**Consigne 1:**
Répondez à ces questions d'après l'extrait sur les alliances maritimes :
(a) Quelle compagnie rejoindra THE Alliance le 1er avril 2020 ?
(b) Quelles compagnies composent 2M ?
(c) Quelle part de marché totalisent les quatre transporteurs de THE Alliance ?
**Consigne 2:**
Recopiez tel quel le passage de l'extrait sur les alliances maritimes qui va de « Des deux consortiums » jusqu'à « n’aura pas lieu. ».
**Consigne 3:**
Dressez la liste des compagnies qui feront partie de THE Alliance à compter du 1er avril 2020, selon l'extrait sur les alliances maritimes.

Des deux consortiums qui ont présenté leur nouvelle offre de services à partir du 1er avril 2020, celle de THE Alliance était sans doute la plus attendue dans la mesure où HMM, qui prenait jusqu’à présent des slots sur les services Asie-Europe et transatlantique de 2M, rejoindra les fondateurs de la 3e alliance maritime mondiale. La guerre des megamax n’aura pas lieu.
Deux des principales alliances maritimes mondiales – THE Alliance et Ocean Alliance – ont présenté leur nouvelle offre de services pour 2020 tandis que 2M (Maersk et MSC) se fait attendre. Mais c’est bien l’annonce de THE Alliance qui était la plus attendue dans la mesure où, le 1er avril 2020, la Sud-coréenne HMM rejoindra, en tant que membre à part entière, Hapag-Lloyd, Ocean Network Express (One) et Yang Ming, les fondateurs de la 3e alliance par la capacité conteneurisée. Les quatre transporteurs maritimes, et numéros 5, 6, 8 et 10 mondiaux dans le secteur du conteneur, totalisent 4,362 MEVP avec 18,4 % de parts de marché.

**Données extraites:**
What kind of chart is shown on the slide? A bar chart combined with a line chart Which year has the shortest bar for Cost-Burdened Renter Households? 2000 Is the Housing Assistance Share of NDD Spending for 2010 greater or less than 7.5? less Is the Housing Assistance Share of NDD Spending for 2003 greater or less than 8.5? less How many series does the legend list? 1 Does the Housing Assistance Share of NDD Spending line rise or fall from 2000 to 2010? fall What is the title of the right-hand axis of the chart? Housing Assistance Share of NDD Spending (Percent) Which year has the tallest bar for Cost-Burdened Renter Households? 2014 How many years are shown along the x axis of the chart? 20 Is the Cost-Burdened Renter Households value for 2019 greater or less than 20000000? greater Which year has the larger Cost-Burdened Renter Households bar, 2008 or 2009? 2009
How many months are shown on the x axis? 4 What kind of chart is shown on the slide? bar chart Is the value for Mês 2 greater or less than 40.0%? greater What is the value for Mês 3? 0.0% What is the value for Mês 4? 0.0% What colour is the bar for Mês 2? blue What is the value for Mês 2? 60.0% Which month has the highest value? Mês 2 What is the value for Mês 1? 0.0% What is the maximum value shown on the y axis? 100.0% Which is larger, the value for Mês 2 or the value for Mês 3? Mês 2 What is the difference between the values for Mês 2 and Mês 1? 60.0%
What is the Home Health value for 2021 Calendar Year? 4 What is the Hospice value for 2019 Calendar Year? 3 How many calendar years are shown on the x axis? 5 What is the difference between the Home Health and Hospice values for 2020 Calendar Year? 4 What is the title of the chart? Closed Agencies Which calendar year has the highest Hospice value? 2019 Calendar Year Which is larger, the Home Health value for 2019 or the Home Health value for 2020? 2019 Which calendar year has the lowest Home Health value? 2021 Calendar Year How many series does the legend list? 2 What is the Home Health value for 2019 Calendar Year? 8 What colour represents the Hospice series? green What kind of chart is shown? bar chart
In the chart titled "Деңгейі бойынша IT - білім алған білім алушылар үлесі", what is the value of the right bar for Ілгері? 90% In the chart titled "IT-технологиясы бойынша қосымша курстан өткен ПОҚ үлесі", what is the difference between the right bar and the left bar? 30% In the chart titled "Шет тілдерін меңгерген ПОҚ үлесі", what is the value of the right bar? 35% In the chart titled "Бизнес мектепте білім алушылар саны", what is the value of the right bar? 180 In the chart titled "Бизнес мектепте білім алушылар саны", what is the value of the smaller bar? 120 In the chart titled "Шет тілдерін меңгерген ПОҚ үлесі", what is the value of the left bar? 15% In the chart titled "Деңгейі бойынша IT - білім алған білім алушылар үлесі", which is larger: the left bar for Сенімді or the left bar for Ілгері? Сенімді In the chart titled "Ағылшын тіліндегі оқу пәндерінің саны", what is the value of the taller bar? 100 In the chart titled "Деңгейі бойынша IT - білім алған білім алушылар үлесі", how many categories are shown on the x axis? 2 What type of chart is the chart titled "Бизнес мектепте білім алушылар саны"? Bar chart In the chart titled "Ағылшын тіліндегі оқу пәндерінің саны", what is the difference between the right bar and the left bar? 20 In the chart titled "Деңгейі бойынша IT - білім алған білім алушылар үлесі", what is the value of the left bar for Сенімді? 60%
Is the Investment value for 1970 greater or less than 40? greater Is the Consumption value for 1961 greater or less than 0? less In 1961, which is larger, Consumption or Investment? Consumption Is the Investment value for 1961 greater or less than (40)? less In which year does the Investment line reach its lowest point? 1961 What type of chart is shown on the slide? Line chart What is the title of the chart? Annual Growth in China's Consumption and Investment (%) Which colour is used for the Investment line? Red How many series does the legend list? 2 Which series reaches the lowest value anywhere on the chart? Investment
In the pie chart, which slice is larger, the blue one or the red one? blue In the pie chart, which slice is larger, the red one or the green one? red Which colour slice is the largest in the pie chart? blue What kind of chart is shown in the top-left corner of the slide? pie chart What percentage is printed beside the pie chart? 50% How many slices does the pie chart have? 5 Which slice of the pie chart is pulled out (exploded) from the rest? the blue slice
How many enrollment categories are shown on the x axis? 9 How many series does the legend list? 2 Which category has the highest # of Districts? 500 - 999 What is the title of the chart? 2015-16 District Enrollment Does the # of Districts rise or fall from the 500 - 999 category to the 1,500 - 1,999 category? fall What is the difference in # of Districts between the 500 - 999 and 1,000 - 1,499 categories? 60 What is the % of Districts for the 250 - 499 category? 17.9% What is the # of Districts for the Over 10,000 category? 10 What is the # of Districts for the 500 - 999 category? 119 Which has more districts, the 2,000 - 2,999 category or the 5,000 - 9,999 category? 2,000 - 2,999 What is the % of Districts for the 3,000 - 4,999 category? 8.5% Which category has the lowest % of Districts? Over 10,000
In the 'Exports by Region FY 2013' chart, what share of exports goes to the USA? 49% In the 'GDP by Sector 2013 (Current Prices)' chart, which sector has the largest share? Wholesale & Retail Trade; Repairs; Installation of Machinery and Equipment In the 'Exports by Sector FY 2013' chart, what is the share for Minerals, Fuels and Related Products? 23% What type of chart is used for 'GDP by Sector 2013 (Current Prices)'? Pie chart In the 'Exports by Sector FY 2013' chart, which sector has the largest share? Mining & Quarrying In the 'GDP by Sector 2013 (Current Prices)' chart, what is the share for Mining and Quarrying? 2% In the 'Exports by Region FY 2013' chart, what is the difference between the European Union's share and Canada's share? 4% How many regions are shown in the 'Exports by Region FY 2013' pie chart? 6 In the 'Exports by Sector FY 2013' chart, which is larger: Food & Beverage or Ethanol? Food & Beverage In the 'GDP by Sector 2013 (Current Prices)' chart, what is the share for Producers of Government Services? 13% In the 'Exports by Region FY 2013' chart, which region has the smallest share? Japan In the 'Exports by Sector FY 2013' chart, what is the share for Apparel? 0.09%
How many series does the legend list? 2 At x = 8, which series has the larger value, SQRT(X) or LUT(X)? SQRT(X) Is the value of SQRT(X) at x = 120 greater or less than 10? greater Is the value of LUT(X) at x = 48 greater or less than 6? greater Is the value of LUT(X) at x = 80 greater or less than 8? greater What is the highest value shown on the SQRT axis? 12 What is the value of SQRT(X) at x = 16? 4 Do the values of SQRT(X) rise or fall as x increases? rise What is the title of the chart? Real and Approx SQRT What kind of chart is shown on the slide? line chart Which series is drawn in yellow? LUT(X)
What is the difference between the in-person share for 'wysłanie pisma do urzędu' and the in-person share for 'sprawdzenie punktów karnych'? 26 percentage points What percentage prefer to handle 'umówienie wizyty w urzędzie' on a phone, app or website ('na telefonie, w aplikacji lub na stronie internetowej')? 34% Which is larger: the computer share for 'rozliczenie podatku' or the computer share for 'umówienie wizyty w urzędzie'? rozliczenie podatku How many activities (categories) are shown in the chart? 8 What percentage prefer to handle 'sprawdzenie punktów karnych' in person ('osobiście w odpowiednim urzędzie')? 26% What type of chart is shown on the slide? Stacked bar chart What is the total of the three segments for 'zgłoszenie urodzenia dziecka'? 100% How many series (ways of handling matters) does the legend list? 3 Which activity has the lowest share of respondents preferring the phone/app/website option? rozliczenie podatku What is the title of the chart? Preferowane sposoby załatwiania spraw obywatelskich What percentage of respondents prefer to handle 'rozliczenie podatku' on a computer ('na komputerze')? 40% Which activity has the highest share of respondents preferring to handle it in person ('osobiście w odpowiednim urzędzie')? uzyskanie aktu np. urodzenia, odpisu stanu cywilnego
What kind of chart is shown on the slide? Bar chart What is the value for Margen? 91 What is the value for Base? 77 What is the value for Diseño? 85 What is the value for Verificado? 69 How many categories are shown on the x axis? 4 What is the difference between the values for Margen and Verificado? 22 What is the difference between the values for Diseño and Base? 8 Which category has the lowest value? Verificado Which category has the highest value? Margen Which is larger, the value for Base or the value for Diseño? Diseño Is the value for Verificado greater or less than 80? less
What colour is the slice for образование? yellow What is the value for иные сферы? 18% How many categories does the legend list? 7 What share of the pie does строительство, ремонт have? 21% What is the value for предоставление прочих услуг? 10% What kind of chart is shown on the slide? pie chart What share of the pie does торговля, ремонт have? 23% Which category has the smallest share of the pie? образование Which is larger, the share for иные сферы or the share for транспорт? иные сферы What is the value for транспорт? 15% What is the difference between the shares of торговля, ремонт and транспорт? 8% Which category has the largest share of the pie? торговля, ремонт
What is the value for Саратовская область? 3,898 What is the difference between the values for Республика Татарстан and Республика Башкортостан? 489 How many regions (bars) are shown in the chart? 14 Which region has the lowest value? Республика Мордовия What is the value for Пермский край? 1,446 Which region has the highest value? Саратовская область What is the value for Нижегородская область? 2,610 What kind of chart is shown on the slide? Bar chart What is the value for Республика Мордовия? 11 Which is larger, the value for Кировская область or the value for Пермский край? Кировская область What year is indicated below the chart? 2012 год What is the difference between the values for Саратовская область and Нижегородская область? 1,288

**Réponse rédigée 1:**
(a) La compagnie sud-coréenne HMM.
(b) Maersk et MSC.
(c) 18,4 %.

**Réponse rédigée 2:**
Des deux consortiums qui ont présenté leur nouvelle offre de services à partir du 1er avril 2020, celle de THE Alliance était sans doute la plus attendue dans la mesure où HMM, qui prenait jusqu’à présent des slots sur les services Asie-Europe et transatlantique de 2M, rejoindra les fondateurs de la 3e alliance maritime mondiale. La guerre des megamax n’aura pas lieu.

**Réponse rédigée 3:**
HMM, Hapag-Lloyd, Ocean Network Express (One), Yang Ming